### TEXT SHOWN
In short, along with good leadership, a company needs great economics for it to be truly a conservative investment.


II. 4 :  THE FOURTH DIMENSION
Price of a Conservative Investment
Fisher posits that many fortunes have been made when investors have refused to sell their position in a rapidly appreciating equity. If the company is of a high quality then selling it is rather foolish, at almost any price, because of the scarcity of high-quality investments. What will you do with the money?
"Every significant price move of any individual common stock in relation to stocks as a whole occurs because of a changed appraisal of that stock by the financial community," writes Fisher. He warns us about the vagaries of these "appraisals", emphasizing that they are not snapshots of true company performance but only opinions of fallible human minds—minds prone to herd behavior at that.


II. 5 :  MORE ABOUT THE FOURTH DIMENSION
To illustrate the willy-nilly stances common to analysts Fisher looks their views chemical industry from the 1950s to the 1970s. In the 50s chemical concerns were golden synthesizing wonder products like DDT and nylon. In the 60s they appeared to be commodity producers with seemingly the same business characteristics of steel mills. Then in the 70s, for whatever reason, chemical stocks became expensive again.


II. 6 :  STILL MORE ABOUT THE FOURTH DIMENSION
"The fourth dimension to stock investing might be summarized in this way: The price of any particular stock at any particular moment is determined by the current-financial community appraisal of the particular company, of the industry it is in, and to some degree of the general level of stock prices. Determining whether at that moment the price of a stock is attractive, unattractive or somewhere in between depends for the most part on the degree these appraisals vary from reality. However, to the extent that the general level of stock prices affects the total picture, it also depends somewhat on correctly estimating coming changes in certain purely financial factors, of which interest rates are by far the most important."

### PROBLEM SET
1. Answer these from the text on Fisher's fourth dimension of investing:
(a) Why does Fisher consider selling a high-quality company foolish at almost any price?
(b) What two products did chemical concerns synthesize in the 1950s?
(c) Which purely financial factor is called by far the most important?
2. In the text on Fisher's fourth dimension of investing, name every object of the financial community appraisal that the summarized quotation says determines a stock's price at any moment.
3. Resume the text on Fisher's fourth dimension of investing, picking up right after the closing quotation.

### DATA BLOCK
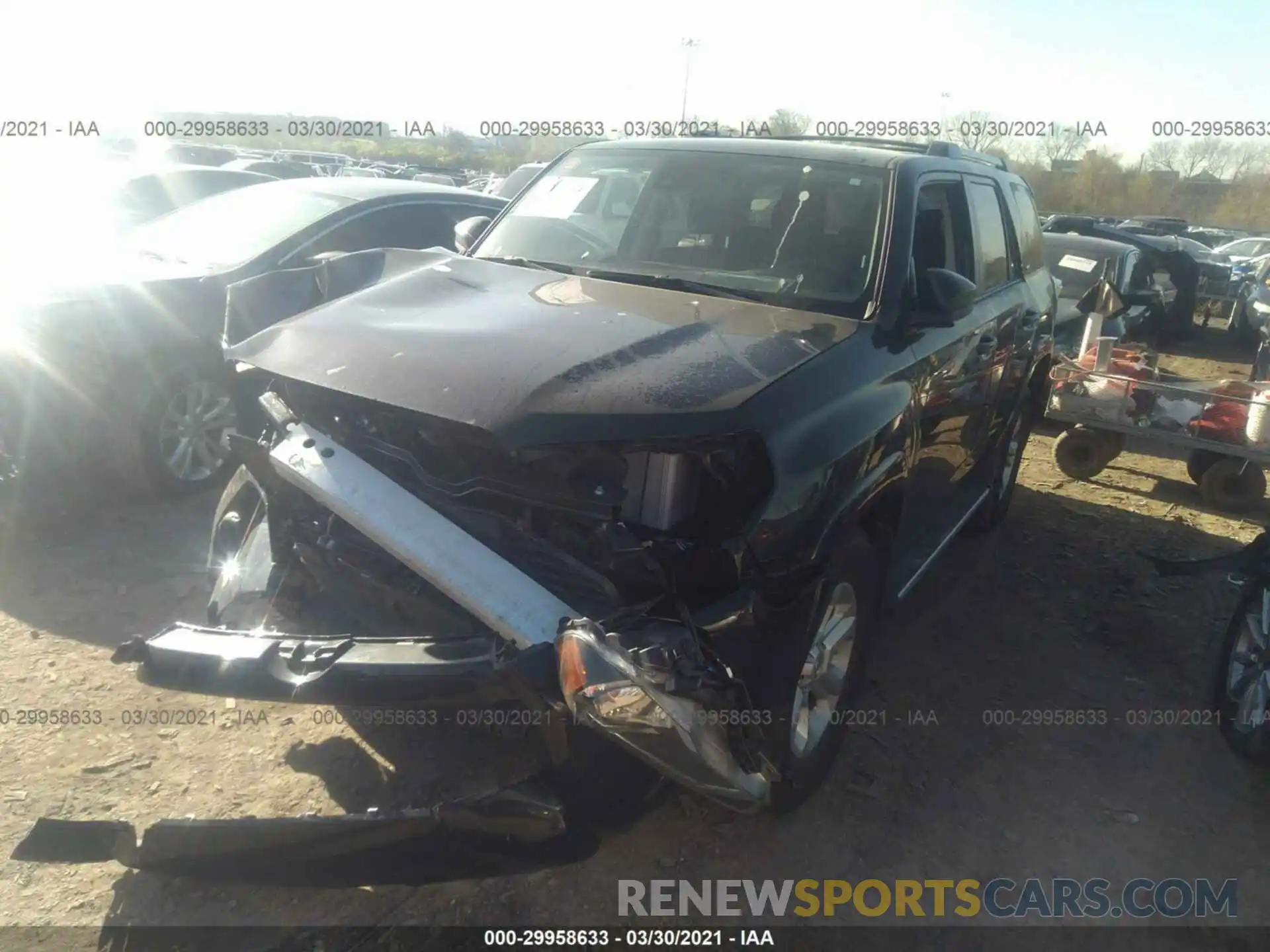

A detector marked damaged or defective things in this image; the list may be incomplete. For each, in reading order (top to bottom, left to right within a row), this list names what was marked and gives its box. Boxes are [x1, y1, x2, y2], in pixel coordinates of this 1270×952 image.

### PER-TASK ANSWERS
1.
(a) Because high-quality investments are scarce.
(b) DDT and nylon.
(c) Interest rates.

2.
- The particular company
- The industry it is in
- The general level of stock prices (to some degree)

3.
III. 1:  ORIGINS OF A PHILOSOPHY
--Part III is entitled "Developing an Investment Philosophy"--
This chapter reviews Fisher’s early hard-luck experiences and how they forged his philosophy. His interest in investing bubbled up as grammar school kid when he overheard his uncle explaining stocks to Fisher’s grandmother. Fifteen years or so later he had completed his first year at Stanford and went to work for a bank "writing" reports on companies which the bank was issuing high-yield debt for. (He noted that he wasn’t really originating the reports, as the standard practice was to paraphrase whatever was in Moody’s.) Encouraged by a supporting boss, Fisher began seeking out the management of the debt issuing companies and incorporating his inquiries into his reports.
In performing his due diligence Fisher came to a first principle, "Reading the printed financial records about a company is never enough to justify an investment."
Fisher went on to loose money during this period of time. He wasn’t alone: it was 1929. Another principle learned – "what really counts in determining whether a stock is cheap or overpriced is not the ratio to the current year’s earnings, but its ratio to the earnings a few years ahead"--, and one more job completed at an investment firm, Fisher struck out on his own. In 1933 he managed a monthly profit of $29 (rent was $25), but soon (1935) his practice was "extremely profitable."


III. 2 :  LEARNING FROM EXPERIENCE
Fisher begins by recounting his intrigue with Food Machinery Corporation; he started pay attention to the operations of this firm in 1928. Food Machinery Corporation was the product of a merger between three agricultural machinery companies. The company appealed to Fisher for three business reasons: it was a "world leader in size," it had cornered some pockets of the market, and it enjoyed the fruits of a "superbly creative research or engineering department." In addition to these favorable business economics Fisher trusted and admired the company’s management. There was a shotgun burst of IPOs in 1928, including that of Food Machinery Corporation. "Food Machinery was thought to be just another of the many ‘flaky’ which were sold to the public at the height of a speculative orgy…it was possible to buy these shares in quantity at the ridiculous price to which they had sunk." And that was what Fisher did for his clients. Unfortunately, Fisher doesn’t disclose the success of this investment in this chapter. He does gives us another principle, namely, "I established what I called my three-year rule. I have repeated again and again to my clients that when I purchase something for them, not to judge the results in a matter of a month or a year, but allow me a three year period." Fisher broke this rule one time, when he sold Rogers Corporation in the mid 1970s.


III. 3 :  THE PHILOSOPHY MATURES
Fisher’s entrepreneurial efforts stalled when he served in the Air Force for three years starting in 1942. His assignments occasionally gave him time to plot his return to investing. Upon returning he decided to earnestly investigate the chemical industry, as Fisher was convinced of its post-war growth potential. His research culminated when, in 1947, he invested in Dow Chemical. Dow appealed to Fisher because of its efforts to become the lowest cost producer in each of its markets and because of its emphasis on the "people factor." When Fisher asked the president of Dow what he foresaw as Dow’s biggest problem in the future the president confessed that he worried about Dow becoming a more "military-like organization" – such concern for people sold Fisher.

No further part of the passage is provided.